TASK REQUIREMENTS >>
Could you reproduce the data, beginning at the line that contains "How great a" and continuing through the end, with 73 added to every coordinate and distance figure in the answers and everything else kept unchanged? Leave the pictures out.

(Entries drawn from a collection)
════

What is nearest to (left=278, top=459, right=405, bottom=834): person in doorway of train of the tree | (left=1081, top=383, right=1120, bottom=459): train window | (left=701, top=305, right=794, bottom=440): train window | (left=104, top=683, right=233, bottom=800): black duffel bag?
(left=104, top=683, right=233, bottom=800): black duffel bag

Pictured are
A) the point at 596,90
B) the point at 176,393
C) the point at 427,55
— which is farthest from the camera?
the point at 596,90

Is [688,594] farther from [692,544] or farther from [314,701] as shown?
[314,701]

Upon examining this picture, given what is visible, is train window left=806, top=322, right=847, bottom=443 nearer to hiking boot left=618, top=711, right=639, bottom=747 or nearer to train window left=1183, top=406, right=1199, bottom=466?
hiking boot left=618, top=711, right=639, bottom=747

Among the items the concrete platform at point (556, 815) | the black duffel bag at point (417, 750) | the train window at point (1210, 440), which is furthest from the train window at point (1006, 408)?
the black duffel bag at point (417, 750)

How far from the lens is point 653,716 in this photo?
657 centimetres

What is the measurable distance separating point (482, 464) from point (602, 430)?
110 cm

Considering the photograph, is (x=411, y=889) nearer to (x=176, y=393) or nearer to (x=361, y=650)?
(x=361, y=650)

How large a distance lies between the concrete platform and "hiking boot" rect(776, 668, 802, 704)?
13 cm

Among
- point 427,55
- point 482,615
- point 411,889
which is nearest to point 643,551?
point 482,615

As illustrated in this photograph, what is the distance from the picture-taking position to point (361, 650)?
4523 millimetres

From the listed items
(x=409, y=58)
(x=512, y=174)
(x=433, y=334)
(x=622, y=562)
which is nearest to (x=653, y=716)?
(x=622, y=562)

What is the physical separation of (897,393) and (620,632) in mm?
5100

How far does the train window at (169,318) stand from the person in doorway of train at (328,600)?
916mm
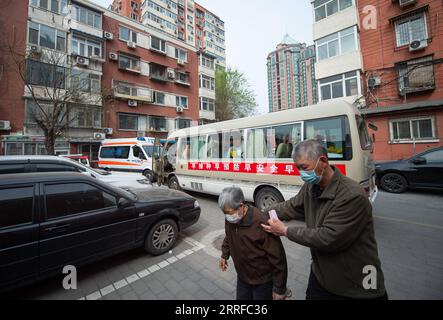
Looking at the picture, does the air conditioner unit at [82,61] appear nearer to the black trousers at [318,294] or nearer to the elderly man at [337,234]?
the elderly man at [337,234]

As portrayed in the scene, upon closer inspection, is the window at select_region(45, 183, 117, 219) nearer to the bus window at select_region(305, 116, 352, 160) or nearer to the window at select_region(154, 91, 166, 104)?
the bus window at select_region(305, 116, 352, 160)

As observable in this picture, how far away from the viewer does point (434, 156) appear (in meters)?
6.31

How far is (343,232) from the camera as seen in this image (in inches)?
49.5

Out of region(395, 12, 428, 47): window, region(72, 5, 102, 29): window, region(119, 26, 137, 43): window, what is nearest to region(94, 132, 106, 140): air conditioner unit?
region(72, 5, 102, 29): window

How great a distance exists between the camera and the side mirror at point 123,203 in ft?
9.96

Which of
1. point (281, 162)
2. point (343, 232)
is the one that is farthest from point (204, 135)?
point (343, 232)

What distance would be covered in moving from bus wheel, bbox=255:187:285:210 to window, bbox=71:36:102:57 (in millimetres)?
19674

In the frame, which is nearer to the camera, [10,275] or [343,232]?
[343,232]

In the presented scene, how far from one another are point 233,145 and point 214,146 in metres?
0.76

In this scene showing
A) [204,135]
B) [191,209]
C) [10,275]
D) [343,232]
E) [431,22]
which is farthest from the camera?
[431,22]

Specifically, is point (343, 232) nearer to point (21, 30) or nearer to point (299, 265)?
point (299, 265)

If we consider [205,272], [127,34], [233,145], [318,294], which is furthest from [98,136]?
[318,294]

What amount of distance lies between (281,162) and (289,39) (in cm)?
8845

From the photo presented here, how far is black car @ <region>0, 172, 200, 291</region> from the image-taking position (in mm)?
2203
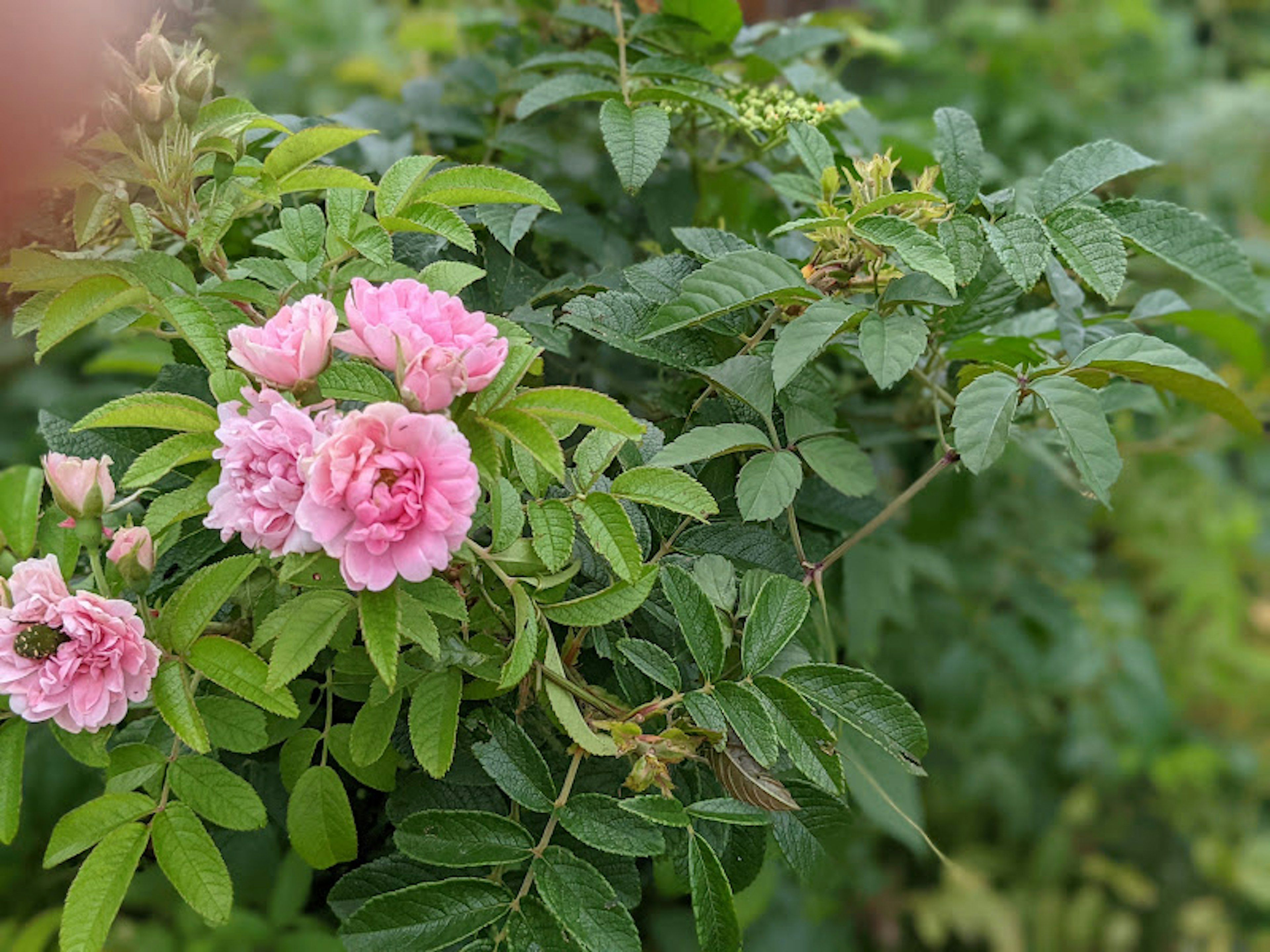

════

RESULT FOR THIS EXERCISE >>
How great a distance exists between the camera and the side mirror at point 123,203 in ft?
82.96

Which of
1. point (281, 162)
2. point (343, 232)
is the one that is farthest from point (204, 135)?
point (416, 305)

What distance would be covered in moving from bus wheel, bbox=255:187:285:210 to window, bbox=71:36:102:57 (in millimetres)?
19747

In the frame, which is nearer to the camera, [10,275] or [343,232]?
[416,305]

In the presented scene, how far from one another are point 233,145 and point 214,146 in metres?
73.76

In this scene showing
A) [204,135]
B) [191,209]
C) [10,275]
D) [343,232]
E) [431,22]
which is farthest from the camera?
[504,95]

Specifically, is point (343, 232) nearer to point (21, 30) or nearer to point (299, 265)?
point (372, 338)

If we consider [205,272], [127,34], [233,145], [318,294], which is furthest from [98,136]?
[391,367]

What amount of distance lies between (281,162) and (289,39) (in cm)?
8918

From the photo presented here, how far is black car @ <region>0, 172, 200, 291</region> from the image-taking position (in mm)?
2276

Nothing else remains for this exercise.